Il Ministero, con il CREA-DC, ha coordinato in questi mesi una cabina di regia che ha redatto una bozza di piano di attività, discussa e approvata alla riunione del Tavolo ministeriale sul bio, il 1 marzo scorso. Questo piano è diviso in macroaree, di cui una dedicata all’innovazione varietale per programmi di miglioramento genetico partecipativo e decentralizzato, con la collaborazione di agricoltori biologici, tecnici e ricercatori. In questo ambito, si prevede la possibilità di testare strumenti informatici per la raccolta dei dati di campo e la garanzia della tracciabilità per il Materiale Eterogeneo Biologico, una delle principali novità del nuovo regolamento biologico, non ancora realmente implementata in Italia.
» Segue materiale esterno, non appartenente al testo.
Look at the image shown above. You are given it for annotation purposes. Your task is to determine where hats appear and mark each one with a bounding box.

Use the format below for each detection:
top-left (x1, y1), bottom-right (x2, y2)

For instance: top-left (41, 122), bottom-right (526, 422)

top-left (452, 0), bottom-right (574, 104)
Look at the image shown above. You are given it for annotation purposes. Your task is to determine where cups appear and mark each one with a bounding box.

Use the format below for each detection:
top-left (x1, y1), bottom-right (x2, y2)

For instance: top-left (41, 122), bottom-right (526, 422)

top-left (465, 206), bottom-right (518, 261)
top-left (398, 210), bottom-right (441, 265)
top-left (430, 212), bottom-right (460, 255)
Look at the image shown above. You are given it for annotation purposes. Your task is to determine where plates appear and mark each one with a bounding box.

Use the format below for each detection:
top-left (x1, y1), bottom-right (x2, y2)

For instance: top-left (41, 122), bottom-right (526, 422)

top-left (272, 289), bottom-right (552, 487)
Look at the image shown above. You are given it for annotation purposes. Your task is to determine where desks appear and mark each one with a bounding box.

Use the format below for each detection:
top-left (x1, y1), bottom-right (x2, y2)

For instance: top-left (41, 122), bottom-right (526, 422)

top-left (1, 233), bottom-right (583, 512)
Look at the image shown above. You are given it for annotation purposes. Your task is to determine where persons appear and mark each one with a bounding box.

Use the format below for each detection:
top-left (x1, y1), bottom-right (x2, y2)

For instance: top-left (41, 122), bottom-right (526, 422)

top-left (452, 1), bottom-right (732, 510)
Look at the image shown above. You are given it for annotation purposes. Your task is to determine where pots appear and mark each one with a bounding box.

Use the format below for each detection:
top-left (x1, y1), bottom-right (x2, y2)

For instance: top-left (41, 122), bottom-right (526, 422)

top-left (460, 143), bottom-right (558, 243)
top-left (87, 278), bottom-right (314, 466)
Speriamo che la lista dei desideri del piano diventi realtà con adeguato supporto economico per una durata temporale lunga, in modo da consentire la possibilità di sviluppare varietà biologiche e MEB.

Anche per le ditte sementiere sarà necessario un cambiamento del modello economico, perché l’obiettivo è avere tante varietà adatte a contesti diversi, e non poche da vendere a più clienti possibili.

Ovviamente nel primo caso i costi di ricerca e sviluppo si riescono ad ammortizzare, mentre nel secondo no. Quindi dovremo ripensare il rapporto tra ditte e agricoltori, finora limitato a una mera relazione di vendita con l’agricoltore solo consumatore di sementi. Oggi dobbiamo immaginare un sistema diverso, riportando le ditte sementiere nei contesti locali di sviluppo varietale e produzione delle sementi e legandole inoltre a gruppi decentralizzati di ricerca dove coinvolgere agricoltori, ricercatori e cittadini. 

L’innovazione varietale partecipata così prodotta viene veicolata sul mercato dalle ditte sementiere, ma senza patenti di proprietà. La ditta diventa uno dei soggetti economici in grado di animare il tessuto rurale su cui insiste. 

Siamo solo agli albori di un nuovo mondo, ma l’orizzonte comincia a delinearsi.